EXERCISE INSTRUCTIONS — Rewrite the material below, changing every "small white building" to "white chapel" and leaving everything else as it is.

DATA SECTION —

* * *

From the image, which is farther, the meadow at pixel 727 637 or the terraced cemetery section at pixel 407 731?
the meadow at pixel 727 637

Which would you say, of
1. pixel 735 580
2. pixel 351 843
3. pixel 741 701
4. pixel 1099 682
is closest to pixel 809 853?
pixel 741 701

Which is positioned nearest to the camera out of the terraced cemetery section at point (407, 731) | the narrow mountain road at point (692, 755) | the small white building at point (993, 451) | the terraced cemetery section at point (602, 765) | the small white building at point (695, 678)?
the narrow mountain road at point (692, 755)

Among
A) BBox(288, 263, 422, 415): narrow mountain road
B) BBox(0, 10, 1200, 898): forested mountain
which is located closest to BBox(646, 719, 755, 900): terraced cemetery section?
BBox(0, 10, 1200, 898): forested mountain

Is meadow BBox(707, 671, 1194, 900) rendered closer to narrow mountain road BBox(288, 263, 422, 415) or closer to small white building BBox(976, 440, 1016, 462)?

* * *

WRITTEN ANSWER —
From the image, which is farther, the meadow at pixel 727 637 or the terraced cemetery section at pixel 407 731?
the meadow at pixel 727 637

Which would you say, of
1. pixel 735 580
2. pixel 351 843
3. pixel 741 701
4. pixel 1099 682
is closest to pixel 809 853?
pixel 741 701

Which is positioned nearest to the camera out of the terraced cemetery section at point (407, 731) | the narrow mountain road at point (692, 755) | the white chapel at point (993, 451) | the terraced cemetery section at point (602, 765) | the white chapel at point (695, 678)?
the narrow mountain road at point (692, 755)

Among
A) BBox(288, 263, 422, 415): narrow mountain road
B) BBox(0, 10, 1200, 898): forested mountain
which is located closest to BBox(646, 719, 755, 900): terraced cemetery section?
BBox(0, 10, 1200, 898): forested mountain

Is meadow BBox(707, 671, 1194, 900) rendered closer to narrow mountain road BBox(288, 263, 422, 415) or closer to white chapel BBox(976, 440, 1016, 462)?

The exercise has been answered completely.